Group-based multi-trajectory modeling, a generalization of univariate group-based trajectory modeling to multiple outcomes [33], was adopted to examine latent clusters of children with similar lifestyle trajectories across the four lifestyle behaviors: weekly screen time, physical activity, sleep duration, and SSBs consumption. For counting variables of ‘physical activity for 1h/day’ and ‘SSBs consumption’, the zero-inflated Poisson (ZIP) model was used. For continuous variables of ‘weekley screen time’ and ‘sleep duration’, cencered normal model was used. The number of classes that best fit was selected based were identified based on the acceptability of the available fit-criteria indices (i.e., Bayesian Information Criterion [BIC], sample-size-adjusted BIC [SSABIC], Akaike Information Criterion, Supplementary Table 1), model parsimony, distinctiveness of temporal patterns via visual inspection and cluster size.

Associations between multiple trajectories and psychopathological outcomes

After the lifestyle multi-trajectory profiles were identified, preliminary analyses calculated descriptive statistics and tested lifestyle trajectory group differences in terms of depressive symptoms across four waves, as well as suicide ideation, alcohol use and non-suicidal self-harm assessed in Wave 4. We then examined associations between longitudinal changes in depressive symptoms and lifestyle trajectory groups using mixed-effects logistic growth modeling, controlled for time, age, sex, BMI, family monthly income, low maternal education, warm parenting score and childhood adverse experiences (these predictor variables are uncorrelated with each other based on collinearity analysis).

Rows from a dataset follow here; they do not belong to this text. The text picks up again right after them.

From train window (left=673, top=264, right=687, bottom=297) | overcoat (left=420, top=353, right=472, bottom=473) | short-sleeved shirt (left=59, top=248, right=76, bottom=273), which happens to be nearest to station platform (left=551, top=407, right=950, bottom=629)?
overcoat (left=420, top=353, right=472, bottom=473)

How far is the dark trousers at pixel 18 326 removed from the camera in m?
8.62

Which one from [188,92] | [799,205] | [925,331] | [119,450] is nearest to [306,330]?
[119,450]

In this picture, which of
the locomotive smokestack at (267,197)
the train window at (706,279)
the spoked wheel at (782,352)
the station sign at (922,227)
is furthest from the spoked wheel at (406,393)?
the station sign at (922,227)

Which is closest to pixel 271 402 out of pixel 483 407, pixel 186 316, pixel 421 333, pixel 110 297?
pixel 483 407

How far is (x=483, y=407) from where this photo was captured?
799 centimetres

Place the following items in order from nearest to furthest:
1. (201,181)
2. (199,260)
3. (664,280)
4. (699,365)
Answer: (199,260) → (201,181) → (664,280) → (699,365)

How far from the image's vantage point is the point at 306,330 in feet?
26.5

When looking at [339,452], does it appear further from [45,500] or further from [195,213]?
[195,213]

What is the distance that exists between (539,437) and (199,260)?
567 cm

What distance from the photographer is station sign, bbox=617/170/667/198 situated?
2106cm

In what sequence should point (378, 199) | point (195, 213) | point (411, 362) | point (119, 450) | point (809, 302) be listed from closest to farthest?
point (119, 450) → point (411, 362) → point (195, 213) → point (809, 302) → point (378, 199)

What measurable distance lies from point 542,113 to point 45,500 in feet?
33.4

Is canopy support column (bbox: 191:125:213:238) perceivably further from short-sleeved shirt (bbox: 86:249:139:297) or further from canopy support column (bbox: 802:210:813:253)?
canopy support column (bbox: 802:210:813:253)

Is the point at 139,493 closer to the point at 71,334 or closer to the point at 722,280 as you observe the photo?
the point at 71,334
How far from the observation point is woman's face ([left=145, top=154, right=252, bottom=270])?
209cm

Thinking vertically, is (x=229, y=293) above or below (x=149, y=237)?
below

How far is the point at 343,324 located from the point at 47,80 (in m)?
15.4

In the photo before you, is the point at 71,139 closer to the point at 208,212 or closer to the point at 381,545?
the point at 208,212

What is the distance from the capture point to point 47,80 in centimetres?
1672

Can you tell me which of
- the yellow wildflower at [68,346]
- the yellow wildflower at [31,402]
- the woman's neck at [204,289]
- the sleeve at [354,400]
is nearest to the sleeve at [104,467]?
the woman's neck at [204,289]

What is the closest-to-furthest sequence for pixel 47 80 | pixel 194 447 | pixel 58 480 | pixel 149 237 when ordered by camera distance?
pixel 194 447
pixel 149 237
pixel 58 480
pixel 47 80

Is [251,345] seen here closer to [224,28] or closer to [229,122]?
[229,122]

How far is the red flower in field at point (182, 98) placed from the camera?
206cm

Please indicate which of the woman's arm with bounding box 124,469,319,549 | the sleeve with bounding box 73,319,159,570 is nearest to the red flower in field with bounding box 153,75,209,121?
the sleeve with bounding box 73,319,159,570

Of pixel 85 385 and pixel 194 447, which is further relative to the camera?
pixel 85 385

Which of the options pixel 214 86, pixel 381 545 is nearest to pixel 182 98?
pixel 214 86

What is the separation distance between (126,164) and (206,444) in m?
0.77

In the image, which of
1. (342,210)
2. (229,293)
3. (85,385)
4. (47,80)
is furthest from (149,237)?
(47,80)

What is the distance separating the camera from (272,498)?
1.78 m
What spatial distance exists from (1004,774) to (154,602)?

Multiple logistic regression model was performed to examine association between suicide ideation, alcohol use and non-suicidal self-harm with four lifestyle trajectory groups. Linearity in the multivariable models were checked upon for continuous predictors. In these models, the four lifestyle trajectories were treated as nominal variables with the persistent healthy lifestyle class serving as the reference group. Analyses were performed using STATA Software Version 14 (College Station, TX: StataCorp LP; 2015). A P-value < 0.05 was considered statistically significant.

Results

General information

Table 1 describes baseline characteristics of the 1974 children (mean age 8.1 years, SD 0.87 at baseline) were included. More than half (55.9%) were male. Over one-fourth of children at baseline were overweight (16.2%) or obese (12.4%). Less than 5% of the participants come from low-income families. Those who did not provide information on depressive symptoms, suicide ideation, NSSI and alcohol use had higher BMI and were older compared to those followed up. No significant differences were found in proportion of boys, baseline SMFQ score and family monthly income between missing and follow-up groups, except that boys were more likely have missing data on depressive symptoms in wave 2 (Appendix Table 2).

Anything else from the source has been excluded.